* [Rows of spatial question data]:
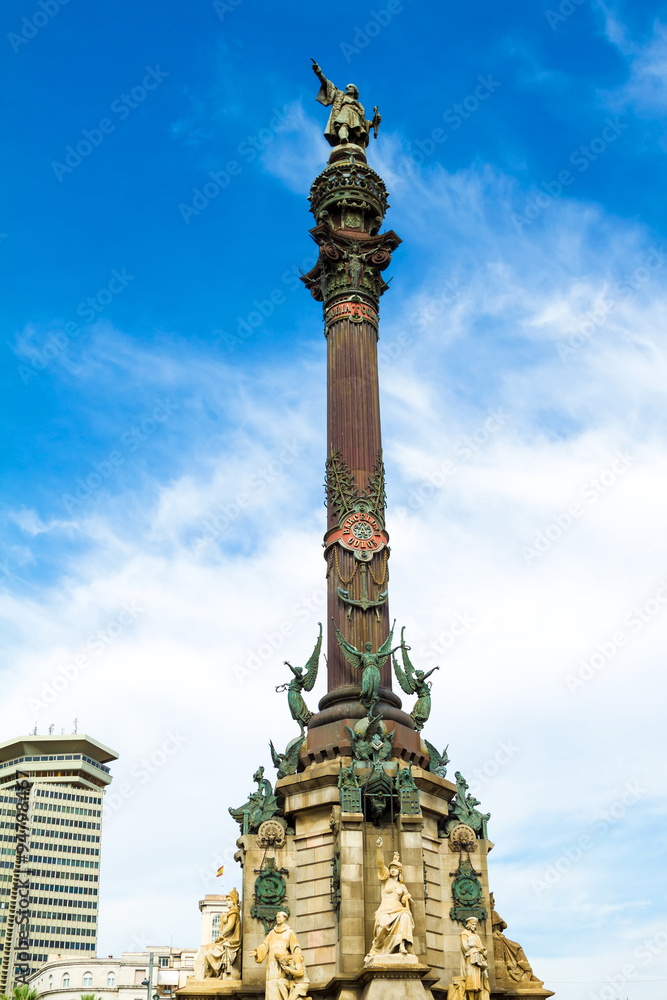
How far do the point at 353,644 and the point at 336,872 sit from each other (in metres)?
6.92

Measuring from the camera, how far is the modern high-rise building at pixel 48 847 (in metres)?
145

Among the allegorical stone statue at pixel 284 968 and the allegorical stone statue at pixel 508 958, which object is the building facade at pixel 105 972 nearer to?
the allegorical stone statue at pixel 508 958

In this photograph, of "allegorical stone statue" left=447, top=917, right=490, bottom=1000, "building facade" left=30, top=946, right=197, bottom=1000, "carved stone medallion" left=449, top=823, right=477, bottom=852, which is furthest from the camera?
"building facade" left=30, top=946, right=197, bottom=1000

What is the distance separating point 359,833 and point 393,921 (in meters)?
2.70

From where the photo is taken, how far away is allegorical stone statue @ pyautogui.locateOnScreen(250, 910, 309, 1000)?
27.4 m

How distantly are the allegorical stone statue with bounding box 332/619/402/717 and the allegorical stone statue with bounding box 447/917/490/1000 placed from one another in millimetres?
6543

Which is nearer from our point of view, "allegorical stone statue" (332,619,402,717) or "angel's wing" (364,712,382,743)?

* [WRITTEN INSTRUCTION]: Put every item above into a numbered list, one line per number, with the blank lines and the pictures left out.

* [IN RESPONSE]:
1. How far do the point at 353,644 and the point at 336,872 sit from each other (in metres)?
2. 6.92
3. Measuring from the camera, how far is the modern high-rise building at pixel 48 847 (in metres)?
4. 145
5. Among the allegorical stone statue at pixel 284 968 and the allegorical stone statue at pixel 508 958, which object is the building facade at pixel 105 972 nearer to?
6. the allegorical stone statue at pixel 508 958
7. In this photograph, of "allegorical stone statue" left=447, top=917, right=490, bottom=1000, "building facade" left=30, top=946, right=197, bottom=1000, "carved stone medallion" left=449, top=823, right=477, bottom=852, which is furthest from the camera?
8. "building facade" left=30, top=946, right=197, bottom=1000
9. What is the distance separating point 359,833 and point 393,921 (in meters)?
10. 2.70
11. From where the photo is taken, how far away is allegorical stone statue @ pyautogui.locateOnScreen(250, 910, 309, 1000)?
12. 27.4 m
13. How distantly are the allegorical stone statue with bounding box 332/619/402/717 and the allegorical stone statue with bounding box 447/917/490/1000 placed from one another in millimetres?
14. 6543
15. Which is nearer from our point of view, "allegorical stone statue" (332,619,402,717) or "angel's wing" (364,712,382,743)?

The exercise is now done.